L’église Sainte Bernadette de Nevers (1966, Claude Parent et Paul Virilio, architectes)
Son architecture massive évoque une forme de bunker, en référence évidente au mur de l’Atlantique. Sainte-Bernadette est « un édifice témoin. Témoin d’un siècle impitoyable qui a accumulé les drames, les guerres les plus tragiques de l’histoire », comme le souligne un de ses co-créateurs, Paul Virilio. En 1965 l’Europe est en pleine guerre froide, l’affaire des missiles de Cuba en 1962 a failli dégénérer en confit réel entre les Etats-Unis et l’U.R.S.S., en apocalypse nucléaire mondiale. De cette violence de l’ époque, l’architecture porte résolument la marque.
Esthétiquement, les plans inclinés de la nef matérialisent une des inventions majeures de Claude Parent, l’autre inventeur de l’église, qui a mené toute une réflexion sur la « pensée oblique », mode original d’invention de l’espace. Il s’agit de créer un effet de continuité entre l’horizontalité traditionnelle du sol et la verticalité des murs et surtout de proposer ici aux fidèles une expérience singulière de l’espace, visant à dynamiser leur pratique liturgique, voire leur attitude spirituelle. Ces lignes obliques marquent aussi les deux coques de béton de la nef suspendue, imbriquées l’une dans l’autre, qui se développent chacune en un porte à faux impressionnant fortement le visiteur.
Dans sa massivité et son peu d’ouverture vers l’extérieur, la forme évoque enfin la spiritualité ancestrale de la grotte, et par excellence celle de Massabielle à Lourdes, où la Vierge est apparue en 1858 à sainte Bernadette qui s‘est ensuite réfugiée et cachée à Nevers le reste de sa vie.
Dans son évidence brutale, dans sa splendide rugosité, et malgré la relative douceur de l’espace intérieur en forme de de « sacré cœur », dont les deux ventricules seraient les deux parties de la nef, l’édifice fut très mal accueilli à l’époque.

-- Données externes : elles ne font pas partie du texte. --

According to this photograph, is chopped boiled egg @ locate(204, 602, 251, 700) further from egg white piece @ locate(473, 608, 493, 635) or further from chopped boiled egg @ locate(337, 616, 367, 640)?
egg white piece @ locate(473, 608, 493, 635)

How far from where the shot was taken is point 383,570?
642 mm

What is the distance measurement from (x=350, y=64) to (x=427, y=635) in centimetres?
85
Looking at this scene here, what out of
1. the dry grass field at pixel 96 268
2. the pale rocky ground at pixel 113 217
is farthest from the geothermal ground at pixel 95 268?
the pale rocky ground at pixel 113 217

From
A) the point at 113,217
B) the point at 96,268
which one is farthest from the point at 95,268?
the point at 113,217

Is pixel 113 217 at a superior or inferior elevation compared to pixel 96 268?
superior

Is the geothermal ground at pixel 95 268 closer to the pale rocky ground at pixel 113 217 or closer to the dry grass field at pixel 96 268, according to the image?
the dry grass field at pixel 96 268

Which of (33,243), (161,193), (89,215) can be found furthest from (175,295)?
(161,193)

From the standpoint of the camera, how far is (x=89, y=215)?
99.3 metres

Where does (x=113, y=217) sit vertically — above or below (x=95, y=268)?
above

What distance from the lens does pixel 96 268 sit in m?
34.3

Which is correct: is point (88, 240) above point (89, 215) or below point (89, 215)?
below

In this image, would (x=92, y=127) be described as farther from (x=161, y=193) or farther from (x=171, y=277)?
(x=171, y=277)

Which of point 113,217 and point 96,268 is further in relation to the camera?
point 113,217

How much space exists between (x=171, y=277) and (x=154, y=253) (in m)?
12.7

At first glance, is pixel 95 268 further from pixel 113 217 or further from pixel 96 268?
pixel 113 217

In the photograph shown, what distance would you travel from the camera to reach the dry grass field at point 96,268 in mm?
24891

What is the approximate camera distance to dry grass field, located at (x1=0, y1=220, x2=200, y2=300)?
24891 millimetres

Joseph Capellades en fustige l’apparence, dans son Guide des églises nouvelles en France, publié aux éditions du Cerf en 1969 : « On nous fera difficilement voir dans ce bunker du mur de l’Atlantique le visage ouvert de l’église d’aujourd’hui et l’expressions des béatitudes évangéliques… Dans cette œuvre les architectes nous imposent abusivement le fruit de théories personnelles et très contestables».
Je soulignerais pourtant le souci qu’ont eu les architectes de répondre au programme plus que de faire une œuvre simplement personnelle. L’installation au rez-de-chaussée d‘une salle de réunion, d’une salle de catéchèse, de la sacristie, des fonts baptismaux et de la chapelle de semaine permet de dégager l’espace de la nef et de faciliter ainsi une liturgie réellement participative, dans l’esprit du tout récent Concile Vatican II.
L’architecture, telle que l’ont pratiquée Claude Parent et Paul Virilio, se révèle une lutte inventive contre les pesanteurs des habitudes et le conformisme des traditions. Je songe à l’ouvrage de Rudy Riccioti, l’architecte du récent Musée des Civilisations de l’Europe et de la Méditerranée (MUCEM), à Marseille, paru en 2013, L’architecture est un sport de combat.